DOCUMENT EXTRACT section start

The majority of Texans may at one time have been the kind of people the rest of America might like to have as neighbors. Not any more, if the hardened arrogance of Texas CPS represents today’s Texas. The State has become the very embodiment of Lord Acton’s (pic right) famous turn of phrase: “Power tends to corrupt, and absolute power corrupts absolutely.”
In this connection, the Toronto Globe and Mail reports on the heartless, insolent response of CPS spokesman Patrick Crimmins when asked if CPS had made any mistakes or owes any apology — to FLDS families or to the 18-year-old Canadian girl held since April — for removing them from their homes and brutally separating parents and children without cause:
Despite the reversal in court orders, Patrick Crimmins, a spokesman for Child Protective Services, said yesterday that authorities do not believe they made any mistakes. Investigators acted on information they had at the time of the raid, he said in an interview.
“We stand by the fact that at the time, given the circumstances and the information we had, we did act appropriately and no, we haven’t changed that position,” he said. Asked whether an apology were necessary, Mr. Crimmins said: “Absolutely not.”
In other words, Crimmins and CPS don’t give a damn for the joint judgment of the Texas 3rd Court of Appeal and the Texas Supreme Court, both of which found that CPS violated the law in removing these children and separating them from their parents. In the face of such condemnation, Crimmins is unmoved. This says a lot about Texas CPS.
I believe God is preparing a special kind of hell for people like Patrick Crimmins. I predict that he will one day, here or hereafter, crawl on his knees to beg forgiveness of those whom he has wronged in this pogrom against the FLDS. For those who have suffered under the brutal thumb of these self-obsessed power mongers, take heart. God is watching. He will give the Patrick Crimmins of the world plenty of rope and then pull away the stool.

DOCUMENT EXTRACT section end

> [EXERCISE SET]
a – Answer these questions about the Texas CPS blog post, one per line:
(i) Which newspaper reported the CPS spokesman's response?
(ii) What did the spokesman say when asked whether an apology was necessary?
(iii) Which two courts found that CPS broke the law in removing the children?
b – Turn the eleven entries below into a Markdown table with the columns Nr and Line, one row per entry. Leave the pictures out.

RECORDS FOR THE EXERCISE section start

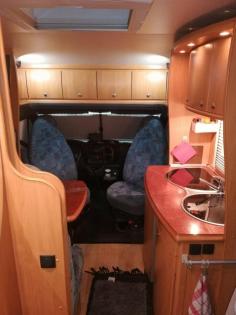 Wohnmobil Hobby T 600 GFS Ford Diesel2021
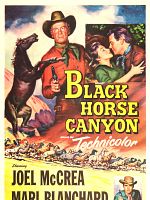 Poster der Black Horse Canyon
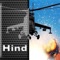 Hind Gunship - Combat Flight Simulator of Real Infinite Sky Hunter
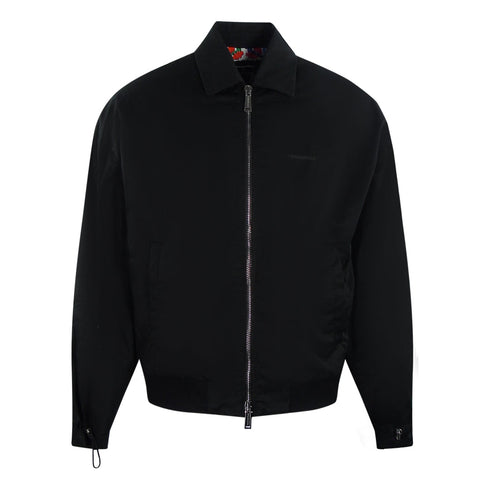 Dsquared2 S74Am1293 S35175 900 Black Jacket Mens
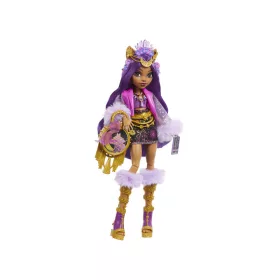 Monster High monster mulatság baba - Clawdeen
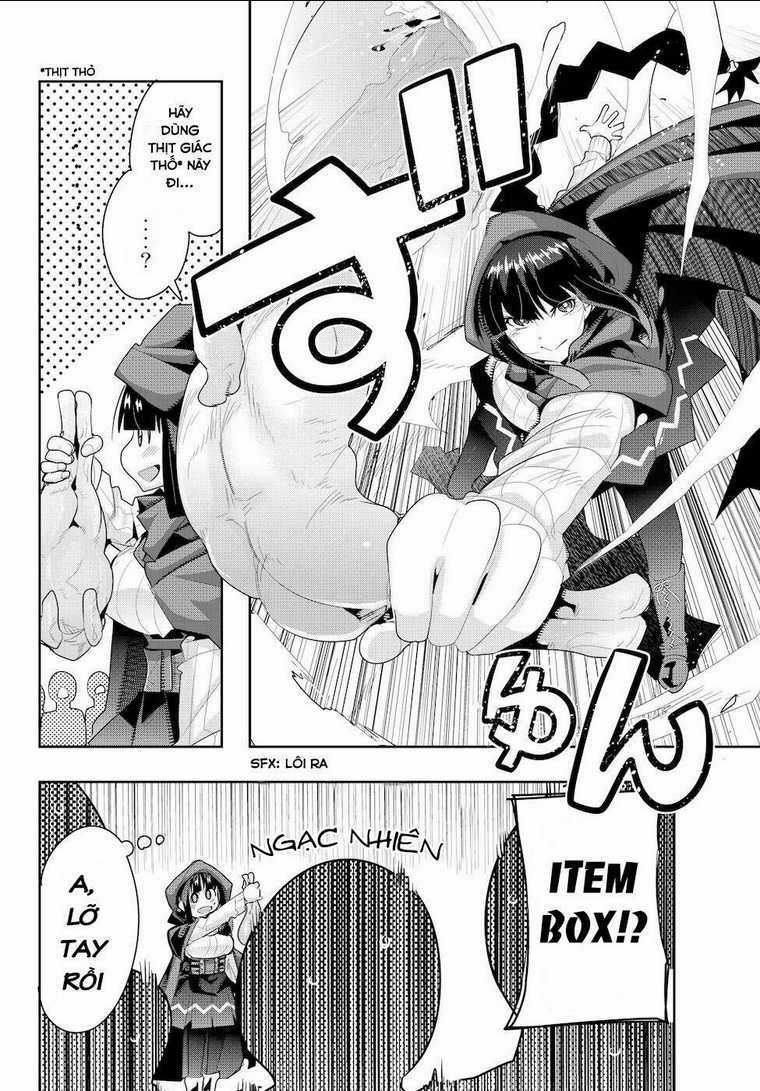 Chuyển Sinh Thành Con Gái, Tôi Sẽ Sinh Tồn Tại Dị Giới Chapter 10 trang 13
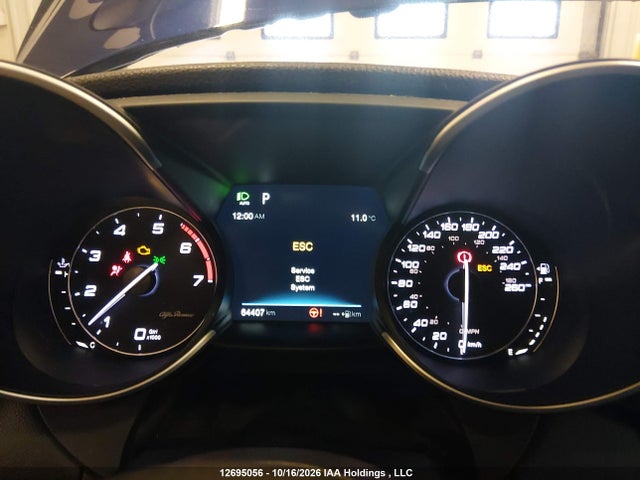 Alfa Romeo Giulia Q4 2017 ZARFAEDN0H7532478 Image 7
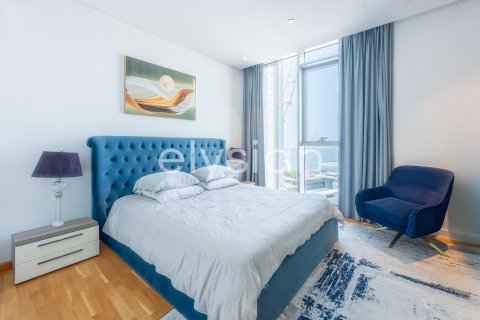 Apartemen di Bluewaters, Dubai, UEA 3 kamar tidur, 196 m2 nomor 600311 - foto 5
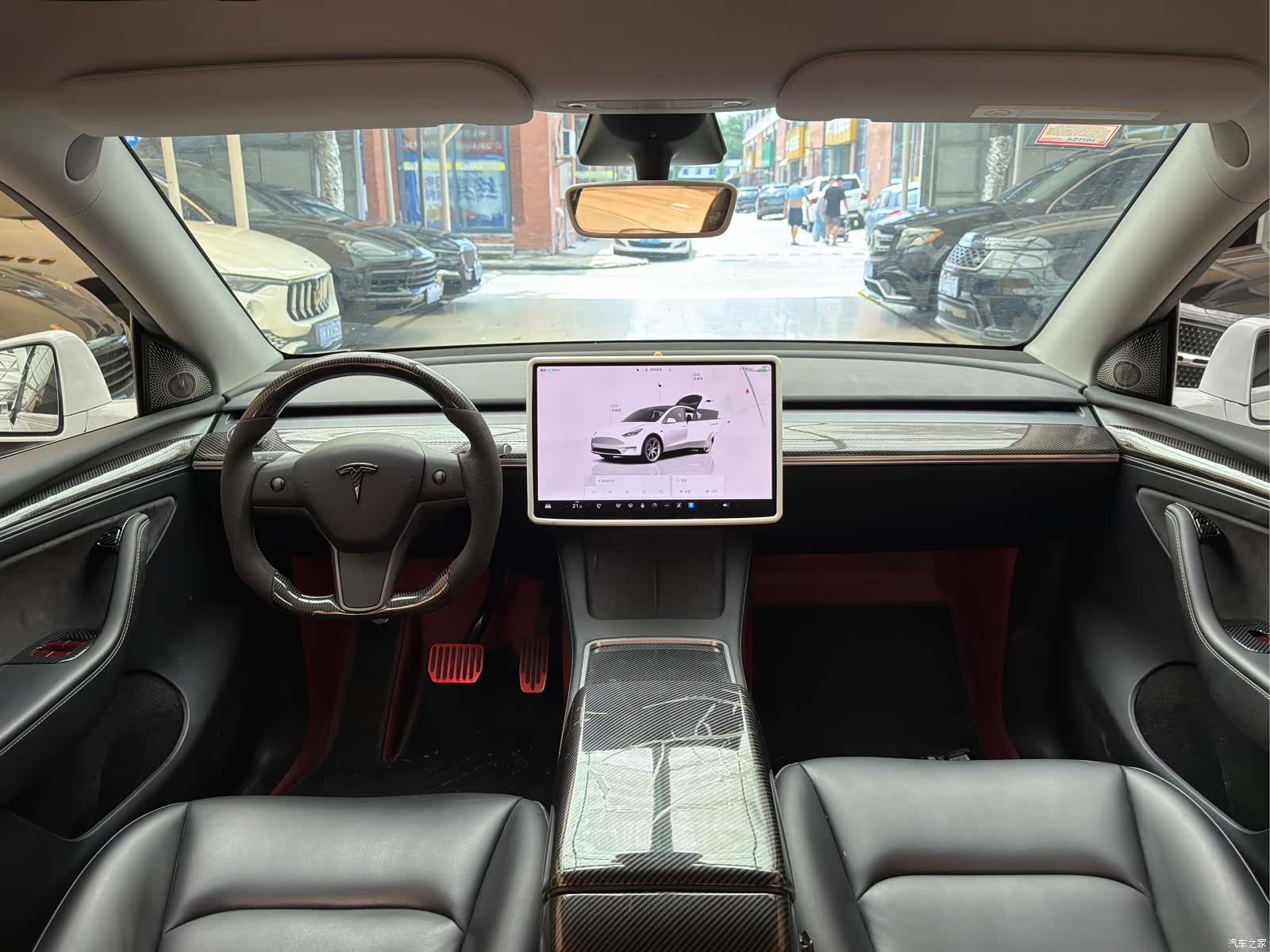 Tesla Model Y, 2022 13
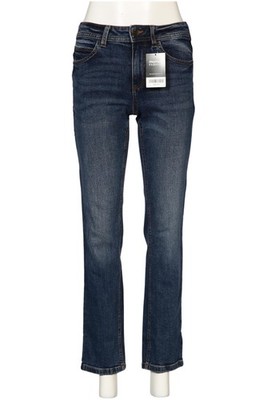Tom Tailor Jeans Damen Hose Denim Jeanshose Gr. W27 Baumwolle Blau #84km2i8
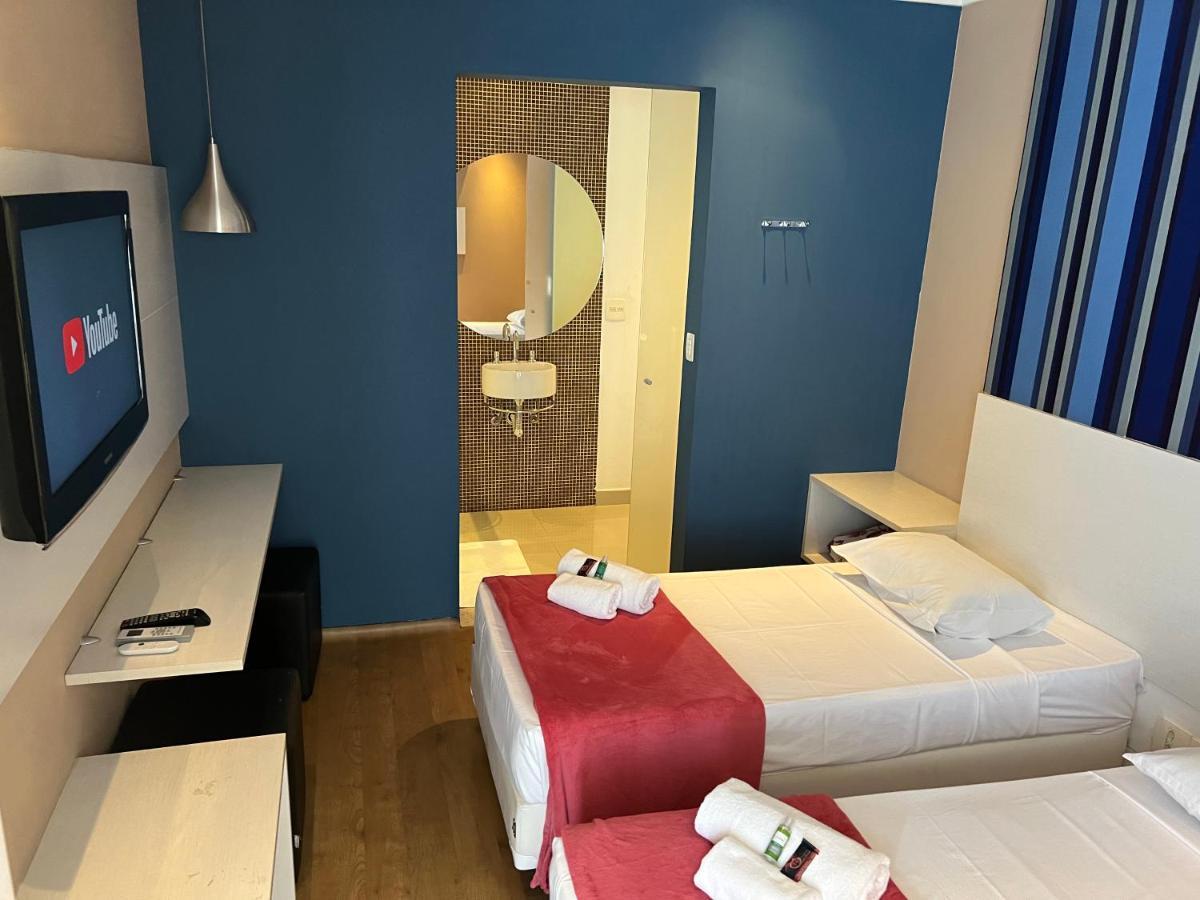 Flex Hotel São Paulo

RECORDS FOR THE EXERCISE section end

> [ANSWERS]
a –
(i) The Toronto Globe and Mail
(ii) "Absolutely not."
(iii) The Texas 3rd Court of Appeal and the Texas Supreme Court

b –
| Nr | Line |
|---|---|
| 1 |  Wohnmobil Hobby T 600 GFS Ford Diesel2021 |
| 2 |  Poster der Black Horse Canyon |
| 3 |  Hind Gunship - Combat Flight Simulator of Real Infinite Sky Hunter |
| 4 |  Dsquared2 S74Am1293 S35175 900 Black Jacket Mens |
| 5 |  Monster High monster mulatság baba - Clawdeen |
| 6 |  Chuyển Sinh Thành Con Gái, Tôi Sẽ Sinh Tồn Tại Dị Giới Chapter 10 trang 13 |
| 7 |  Alfa Romeo Giulia Q4 2017 ZARFAEDN0H7532478 Image 7 |
| 8 |  Apartemen di Bluewaters, Dubai, UEA 3 kamar tidur, 196 m2 nomor 600311 - foto 5 |
| 9 |  Tesla Model Y, 2022 13 |
| 10 | Tom Tailor Jeans Damen Hose Denim Jeanshose Gr. W27 Baumwolle Blau #84km2i8 |
| 11 |  Flex Hotel São Paulo |